I've just observed something very odd which I hope someone can explain to me. I have a MySQL 5.5.58 database with InnoDB tables on a Linux virtual server. One of the tables is called stats_archive
and in ordinary usage is write-only: it's never read or deleted. Its content is kept purely for legal compliance purposes for a certain length of time, and a monthly cronjob ought to delete old entries. Unfortunately the cronjob was failing silently and as a result the table was allowed to grow excessively large. This morning I tried to remove the data:
master:~# du -sh /var/lib/mysql
6.3G /var/lib/mysql
master:~# mysql -u root -p
mysql> select count(*) from stats_archive;
+-----------+
| count(*) |
+-----------+
| 26339050 |
+-----------+
1 row in set (39.40 sec)
mysql> delete from stats_archive where archive_date < '2018-01-01';
Query OK, 24628026 rows affected (7 min 17.61 sec)
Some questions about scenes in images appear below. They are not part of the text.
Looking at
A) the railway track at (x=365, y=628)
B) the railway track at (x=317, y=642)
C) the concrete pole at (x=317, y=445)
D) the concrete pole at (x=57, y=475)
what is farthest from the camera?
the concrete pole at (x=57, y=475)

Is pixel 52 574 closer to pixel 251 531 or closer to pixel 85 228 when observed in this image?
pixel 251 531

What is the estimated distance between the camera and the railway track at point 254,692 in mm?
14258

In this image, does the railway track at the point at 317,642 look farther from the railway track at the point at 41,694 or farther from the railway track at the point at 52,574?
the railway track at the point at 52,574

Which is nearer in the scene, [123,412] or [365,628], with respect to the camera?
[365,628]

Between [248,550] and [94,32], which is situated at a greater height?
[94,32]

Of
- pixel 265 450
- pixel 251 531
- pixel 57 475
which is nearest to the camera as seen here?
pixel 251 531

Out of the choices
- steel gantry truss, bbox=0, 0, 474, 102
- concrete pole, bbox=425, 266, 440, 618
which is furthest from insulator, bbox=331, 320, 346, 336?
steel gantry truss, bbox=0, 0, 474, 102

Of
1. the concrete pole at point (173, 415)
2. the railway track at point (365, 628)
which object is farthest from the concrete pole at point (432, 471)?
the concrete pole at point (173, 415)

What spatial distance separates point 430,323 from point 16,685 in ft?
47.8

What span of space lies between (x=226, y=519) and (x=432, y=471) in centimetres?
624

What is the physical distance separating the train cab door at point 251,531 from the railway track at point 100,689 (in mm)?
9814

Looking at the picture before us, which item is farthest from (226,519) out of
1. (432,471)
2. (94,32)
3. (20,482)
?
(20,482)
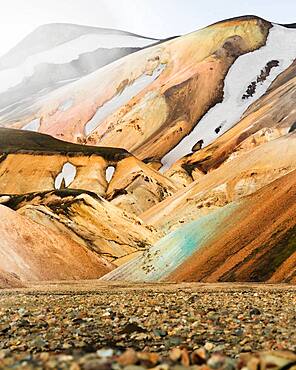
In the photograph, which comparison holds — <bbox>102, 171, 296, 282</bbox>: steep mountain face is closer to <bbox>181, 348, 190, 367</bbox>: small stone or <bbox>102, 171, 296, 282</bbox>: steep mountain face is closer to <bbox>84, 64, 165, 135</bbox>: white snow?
<bbox>181, 348, 190, 367</bbox>: small stone

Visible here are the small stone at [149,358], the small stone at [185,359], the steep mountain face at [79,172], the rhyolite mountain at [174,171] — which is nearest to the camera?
the small stone at [149,358]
master:~# du -sh /var/lib/mysql
7.4G /var/lib/mysql
As you can see, the storage used by MySQL has grown by a little over 1GB. There was no other appreciable database activity while I did this. The delete wasn't done in an uncommitted transaction, so the database shouldn't still be holding on to it in case I rollback.
The extra 1GB of space has (unsurprisingly) been used by /var/lib/mysql/ibdata1
, and as I understand it this file never shrinks, so I'm stuck with it until I can do something major like deleting all my databases, restoring from backup and setting innodb_file_per_table=1
(which it currently isn't). I will do that in due course.
But what I really want to know is why this happened, and is the same going to happen each time I delete rows from the database?
Note: This is not a duplicate of this question. That question is about the storage not being released, which is well known with InnoDB and essentially the same as the question I linked to. My question is about the delete causing the storage usage to grow significantly.